Prompt: Count the lines below that contain the word "closer" and reply with the number alone.

## begin Entries provided

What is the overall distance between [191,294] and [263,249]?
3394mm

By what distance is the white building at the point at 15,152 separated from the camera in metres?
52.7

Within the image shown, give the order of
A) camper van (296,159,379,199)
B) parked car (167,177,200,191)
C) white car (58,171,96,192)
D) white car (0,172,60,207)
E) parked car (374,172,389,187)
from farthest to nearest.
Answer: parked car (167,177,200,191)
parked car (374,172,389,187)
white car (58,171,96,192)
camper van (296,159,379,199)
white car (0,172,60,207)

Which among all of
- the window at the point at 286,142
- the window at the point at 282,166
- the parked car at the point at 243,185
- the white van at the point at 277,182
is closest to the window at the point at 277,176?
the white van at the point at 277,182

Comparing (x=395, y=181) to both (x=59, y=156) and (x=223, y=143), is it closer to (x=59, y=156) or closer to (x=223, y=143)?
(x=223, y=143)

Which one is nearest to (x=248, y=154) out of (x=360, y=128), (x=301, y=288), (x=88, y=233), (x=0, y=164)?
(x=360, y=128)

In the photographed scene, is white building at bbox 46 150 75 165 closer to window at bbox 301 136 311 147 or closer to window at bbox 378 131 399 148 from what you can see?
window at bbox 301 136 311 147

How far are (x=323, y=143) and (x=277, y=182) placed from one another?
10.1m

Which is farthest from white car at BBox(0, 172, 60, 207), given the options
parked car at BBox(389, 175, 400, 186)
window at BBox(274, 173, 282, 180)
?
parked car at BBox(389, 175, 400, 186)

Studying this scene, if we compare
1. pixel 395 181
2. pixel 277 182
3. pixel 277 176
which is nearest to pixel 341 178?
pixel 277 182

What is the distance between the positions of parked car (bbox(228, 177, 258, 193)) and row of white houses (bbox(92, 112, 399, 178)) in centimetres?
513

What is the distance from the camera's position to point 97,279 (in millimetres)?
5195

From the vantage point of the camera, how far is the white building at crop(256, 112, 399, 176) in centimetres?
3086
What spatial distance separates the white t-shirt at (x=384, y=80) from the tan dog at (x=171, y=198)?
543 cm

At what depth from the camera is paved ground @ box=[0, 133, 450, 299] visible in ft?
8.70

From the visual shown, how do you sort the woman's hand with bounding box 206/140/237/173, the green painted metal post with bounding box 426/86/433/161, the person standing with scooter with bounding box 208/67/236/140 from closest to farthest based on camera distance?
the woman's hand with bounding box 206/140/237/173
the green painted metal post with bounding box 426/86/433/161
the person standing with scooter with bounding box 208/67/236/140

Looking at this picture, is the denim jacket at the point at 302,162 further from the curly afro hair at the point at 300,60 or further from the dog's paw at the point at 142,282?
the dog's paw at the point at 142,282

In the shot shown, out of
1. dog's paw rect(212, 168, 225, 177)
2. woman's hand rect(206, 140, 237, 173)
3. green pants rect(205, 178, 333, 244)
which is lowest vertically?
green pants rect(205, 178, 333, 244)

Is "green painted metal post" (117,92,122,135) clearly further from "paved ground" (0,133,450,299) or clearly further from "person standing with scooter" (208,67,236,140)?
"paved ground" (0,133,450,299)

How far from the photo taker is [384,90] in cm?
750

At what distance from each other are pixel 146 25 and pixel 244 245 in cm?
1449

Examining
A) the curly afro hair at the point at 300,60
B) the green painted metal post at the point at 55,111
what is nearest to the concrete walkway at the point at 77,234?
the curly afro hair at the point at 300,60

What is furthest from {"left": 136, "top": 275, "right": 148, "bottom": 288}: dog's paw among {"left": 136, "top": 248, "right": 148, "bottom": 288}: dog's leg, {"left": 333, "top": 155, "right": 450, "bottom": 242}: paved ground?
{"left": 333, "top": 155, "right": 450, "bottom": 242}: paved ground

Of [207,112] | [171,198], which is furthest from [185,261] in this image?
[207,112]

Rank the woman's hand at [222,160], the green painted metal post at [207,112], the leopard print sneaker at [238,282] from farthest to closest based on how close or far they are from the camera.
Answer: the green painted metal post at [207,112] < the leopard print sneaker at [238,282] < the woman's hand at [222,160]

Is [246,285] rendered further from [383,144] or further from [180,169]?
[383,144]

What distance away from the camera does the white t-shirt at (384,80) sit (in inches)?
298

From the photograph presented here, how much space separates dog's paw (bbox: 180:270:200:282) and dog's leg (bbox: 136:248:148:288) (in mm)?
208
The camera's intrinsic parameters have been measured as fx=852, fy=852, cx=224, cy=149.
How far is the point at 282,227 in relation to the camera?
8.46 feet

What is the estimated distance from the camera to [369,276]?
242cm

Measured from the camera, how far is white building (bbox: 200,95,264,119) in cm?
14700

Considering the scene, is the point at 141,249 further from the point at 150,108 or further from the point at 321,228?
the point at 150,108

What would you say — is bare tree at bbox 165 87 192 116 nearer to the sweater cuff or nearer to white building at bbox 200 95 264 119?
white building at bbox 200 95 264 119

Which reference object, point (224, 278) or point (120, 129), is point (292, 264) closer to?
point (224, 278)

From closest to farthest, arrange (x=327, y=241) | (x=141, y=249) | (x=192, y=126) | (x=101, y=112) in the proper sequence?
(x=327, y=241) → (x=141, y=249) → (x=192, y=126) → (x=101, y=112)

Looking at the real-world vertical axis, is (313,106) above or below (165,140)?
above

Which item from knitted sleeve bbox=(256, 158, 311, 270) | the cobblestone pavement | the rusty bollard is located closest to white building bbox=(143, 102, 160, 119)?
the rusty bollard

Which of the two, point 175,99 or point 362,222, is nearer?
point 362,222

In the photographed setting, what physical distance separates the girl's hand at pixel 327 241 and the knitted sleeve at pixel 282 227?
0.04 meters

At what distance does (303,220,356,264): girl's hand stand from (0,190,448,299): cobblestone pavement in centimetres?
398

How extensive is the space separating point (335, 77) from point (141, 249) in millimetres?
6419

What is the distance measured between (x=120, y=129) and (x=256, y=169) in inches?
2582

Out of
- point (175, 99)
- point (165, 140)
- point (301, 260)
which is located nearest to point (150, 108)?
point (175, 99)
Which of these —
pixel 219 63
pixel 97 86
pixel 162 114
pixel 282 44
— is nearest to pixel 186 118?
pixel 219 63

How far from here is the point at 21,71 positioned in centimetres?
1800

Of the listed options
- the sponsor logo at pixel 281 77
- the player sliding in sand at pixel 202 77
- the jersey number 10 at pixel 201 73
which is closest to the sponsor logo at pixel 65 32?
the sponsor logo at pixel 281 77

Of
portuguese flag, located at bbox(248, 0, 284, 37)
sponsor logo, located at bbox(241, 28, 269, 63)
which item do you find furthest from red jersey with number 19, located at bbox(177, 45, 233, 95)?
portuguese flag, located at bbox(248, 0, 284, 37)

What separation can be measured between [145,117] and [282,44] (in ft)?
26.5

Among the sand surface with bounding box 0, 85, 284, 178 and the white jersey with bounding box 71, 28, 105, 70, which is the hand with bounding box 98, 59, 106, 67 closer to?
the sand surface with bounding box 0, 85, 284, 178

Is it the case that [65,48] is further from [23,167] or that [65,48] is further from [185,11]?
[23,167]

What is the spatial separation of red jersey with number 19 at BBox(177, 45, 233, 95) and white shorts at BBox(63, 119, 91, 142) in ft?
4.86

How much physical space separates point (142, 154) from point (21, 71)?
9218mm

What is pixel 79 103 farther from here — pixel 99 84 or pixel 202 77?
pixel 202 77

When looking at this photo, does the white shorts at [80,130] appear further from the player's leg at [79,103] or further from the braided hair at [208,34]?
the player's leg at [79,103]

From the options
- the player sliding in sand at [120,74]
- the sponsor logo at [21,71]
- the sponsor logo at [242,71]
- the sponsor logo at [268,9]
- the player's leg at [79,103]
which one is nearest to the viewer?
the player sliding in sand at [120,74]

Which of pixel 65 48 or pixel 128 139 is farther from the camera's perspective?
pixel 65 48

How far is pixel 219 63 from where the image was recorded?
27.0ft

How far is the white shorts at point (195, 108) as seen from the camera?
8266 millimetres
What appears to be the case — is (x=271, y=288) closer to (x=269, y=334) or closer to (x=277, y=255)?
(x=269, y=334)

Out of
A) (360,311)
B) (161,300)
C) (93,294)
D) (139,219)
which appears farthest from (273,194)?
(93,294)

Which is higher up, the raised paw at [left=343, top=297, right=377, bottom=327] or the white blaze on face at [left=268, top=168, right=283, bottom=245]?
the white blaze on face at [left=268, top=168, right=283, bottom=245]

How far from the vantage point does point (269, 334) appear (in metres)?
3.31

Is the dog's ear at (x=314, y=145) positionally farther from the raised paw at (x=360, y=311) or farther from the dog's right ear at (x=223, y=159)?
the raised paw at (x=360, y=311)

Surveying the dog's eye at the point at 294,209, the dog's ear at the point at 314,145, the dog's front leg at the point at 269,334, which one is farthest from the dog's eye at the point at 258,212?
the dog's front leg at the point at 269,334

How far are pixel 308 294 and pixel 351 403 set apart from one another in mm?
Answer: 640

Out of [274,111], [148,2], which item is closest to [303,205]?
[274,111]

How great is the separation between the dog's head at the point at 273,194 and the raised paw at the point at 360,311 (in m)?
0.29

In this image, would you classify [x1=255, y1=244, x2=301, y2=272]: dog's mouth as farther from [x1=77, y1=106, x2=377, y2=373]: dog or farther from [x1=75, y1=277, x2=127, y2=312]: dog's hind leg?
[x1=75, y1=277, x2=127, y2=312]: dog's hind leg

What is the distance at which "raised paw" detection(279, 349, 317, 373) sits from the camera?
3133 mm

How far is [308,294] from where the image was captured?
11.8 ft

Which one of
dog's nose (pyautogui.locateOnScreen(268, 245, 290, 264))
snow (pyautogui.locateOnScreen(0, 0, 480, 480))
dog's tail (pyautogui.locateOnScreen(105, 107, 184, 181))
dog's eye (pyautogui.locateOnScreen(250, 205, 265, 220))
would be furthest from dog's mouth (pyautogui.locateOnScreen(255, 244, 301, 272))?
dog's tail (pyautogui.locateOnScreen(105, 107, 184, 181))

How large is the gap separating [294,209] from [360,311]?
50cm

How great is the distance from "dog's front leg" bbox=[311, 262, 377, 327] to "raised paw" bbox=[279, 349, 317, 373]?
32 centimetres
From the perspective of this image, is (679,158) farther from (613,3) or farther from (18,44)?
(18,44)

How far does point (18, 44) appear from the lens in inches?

## end Entries provided

Reply to the task: 5